Lion Salt Works Museum (Northwich)

Lion Salt Works Museum - Panorama View

Click on image for full panoramic view – © Tony Leonard 2018

“It is well worth a good look round. Allow a couple of hours”

Philip Ingram

The Lion Salt Works is a restored historic open-pan salt making site, in the village of Marston, close to Northwich. The site lies adjacent to the Trent and Mersey Canal, close to Weaver Hall Museum and Workhouse, and the historic Anderton Boat Lift. This £10.23 million project opened in June 2015 offering a fascinating journey through the life of the country’s last open-pan salt making site.

lionsaltworks.westcheshiremuseums.co.uk

Anderton Boat Lift

“This unique structure is about a mile walk along the canal towpath from Lion Salt Works or can be accessed directly by road”

The Anderton Boat Lift has earnt its nickname of ‘Cathedral of the Canals’ for a very good reason. Not only does it still do the job it was designed to do of lifting boats and barges the 50 feet from the River Weaver Navigation to the Trent & Mersey Canal, but it does it with the most ingenious and endearing character of any structure on the canal system. It also offers the intrepid among you a unique opportunity to access the very top of the workings.

canalrivertrust.org.uk/anderton

Anderton Boat Lift

Northwich Swing Bridges and Flood Defences

These are easily reached on foot in Northwich Town Centre (park free at Waitrose Car Park, Hayhurst Quay). The Swing Bridges are notable as they are the first ever to be supported on floating caissons (to combat the effects of salt subsidence). The flood defence system is all around you at the car park.

Between the Waitrose car park and the river is a reconstructed side-launch slipway of the type that would have been used in the days when Northwich was a busy shipbuilding centre.

Weaver Navigation

The legacy of the river navigation’s industrial history has been, in many places, the creation of special places for nature to flourish. For more information on the Weaver Navigation click here

Northwich flood defences are not well documented on the web but this government article on the opening of the flood management scheme gives some insight. Local residents will be pleased to know that they have been tested, athough after the longest drought of recent years – read here

For images and information (Historic England listings) on each of the swing bridges see below:

Northwich Town Bridge
Hayhurst bridge (on your left looking at the river from Waitrose car park)

Weaver Hall Museum

Housed in the old Workhouse. Weaver Hall Museum covers the history and industry of West Cheshire.

Weaver Hall Museum and Workhouse is full of displays and tales of the history and industry of West Cheshire. The stories are told through films, reconstructions, models and vivid displays of intriguing artefacts, which relate to local industry, market towns, transport, archaeology, and the building’s former history.

The museum is housed within the old Northwich Union Workhouse building. A special exhibition in the former workhouse schoolroom explores life for the paupers, and our younger visitors can dress up and imagine themselves as workhouse inmates learning all about the 3 Rs!

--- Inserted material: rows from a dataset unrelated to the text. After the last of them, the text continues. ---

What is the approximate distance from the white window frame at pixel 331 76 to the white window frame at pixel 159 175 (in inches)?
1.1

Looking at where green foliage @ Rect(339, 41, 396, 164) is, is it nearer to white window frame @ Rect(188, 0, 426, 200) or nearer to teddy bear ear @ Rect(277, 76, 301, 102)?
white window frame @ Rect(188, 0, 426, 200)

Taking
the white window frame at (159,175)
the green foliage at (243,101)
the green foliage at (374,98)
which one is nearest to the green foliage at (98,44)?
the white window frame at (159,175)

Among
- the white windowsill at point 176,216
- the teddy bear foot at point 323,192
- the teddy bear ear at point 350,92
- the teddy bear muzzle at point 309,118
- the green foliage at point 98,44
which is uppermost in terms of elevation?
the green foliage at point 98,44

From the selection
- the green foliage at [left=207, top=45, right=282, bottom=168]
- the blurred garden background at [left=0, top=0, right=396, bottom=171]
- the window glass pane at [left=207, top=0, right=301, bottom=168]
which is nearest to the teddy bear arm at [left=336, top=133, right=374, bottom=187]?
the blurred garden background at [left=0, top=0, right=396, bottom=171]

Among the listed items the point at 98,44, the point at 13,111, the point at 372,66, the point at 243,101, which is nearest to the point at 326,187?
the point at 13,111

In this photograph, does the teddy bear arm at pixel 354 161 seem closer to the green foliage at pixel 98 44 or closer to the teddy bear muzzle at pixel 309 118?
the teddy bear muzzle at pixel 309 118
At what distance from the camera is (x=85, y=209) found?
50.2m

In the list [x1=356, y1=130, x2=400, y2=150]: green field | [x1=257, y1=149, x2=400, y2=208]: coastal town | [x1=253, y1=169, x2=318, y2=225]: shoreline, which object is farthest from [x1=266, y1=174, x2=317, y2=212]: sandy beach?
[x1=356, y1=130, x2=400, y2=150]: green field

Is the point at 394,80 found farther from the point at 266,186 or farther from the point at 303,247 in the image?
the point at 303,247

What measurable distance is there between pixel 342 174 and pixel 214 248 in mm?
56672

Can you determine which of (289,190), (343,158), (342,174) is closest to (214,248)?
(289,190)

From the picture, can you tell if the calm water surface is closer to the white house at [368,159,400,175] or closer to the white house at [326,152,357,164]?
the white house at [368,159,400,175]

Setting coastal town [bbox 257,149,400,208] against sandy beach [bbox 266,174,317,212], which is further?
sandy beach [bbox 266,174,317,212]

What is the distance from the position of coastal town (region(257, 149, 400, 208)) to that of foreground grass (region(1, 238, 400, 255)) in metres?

Around the rest of the museum you can find out about workhouse food, discover some of the people who lived in the workhouse and visit the recreated Master’s sitting room. You may even want to challenge yourselves with their workhouse quiz or test your observation skills looking for important objects with their I-Spy trail.

: 01606 271640

weaverhall.westcheshiremuseums.co.uk

W.J. Yarwood’s Shipyard

This is almost opposite Weaver Hall Museum on the other side of the Weaver. The shipyard at Yarwoods was active between 1896 and 1966. The company founder, William James Yarwood (1851–1926) served an apprenticeship at an iron foundry in Northwich. He was appointed as a blacksmith with the River Weaver Navigation. In 1896 he assumed control and renamed the John Thompson shipbuilding business, based on the west bank of the River Weaver near Northwich.

Yarwood’s built over a thousand ships such as tugs and fresh water supply vessels like the MB Fountain, a steel hulled ship built in the early 1950s and constructed using a combination of welded and riveted hull plating. Her main hull is built of 10mm steel, which is substantially thicker than the minimum required for ships of her size. Her main engine is a Lister Blackstone EV4 4 cylinder engine, which outputs ~ 180HP.

Also built at Yarwoods were C9 and Prima vessels involved in the Dunkirk evacuation.

R.A.F. Auxiliary Aquarius ended up escaping from Singapore in WW II but is perhaps of wider interest because of its link with Lawrence of Arabia. A recently deceased local resident recalled meeting Lawrence in a shop in Northwich while he was working on the Aquarius. More about this story can be found in an article in the local publication: Cheshire Magazine

An image of the Aquarius leaving Yarwood’s shipyard en route for Devonport with T E Lawrence on board can be viewed on the Cheshire Image Bank.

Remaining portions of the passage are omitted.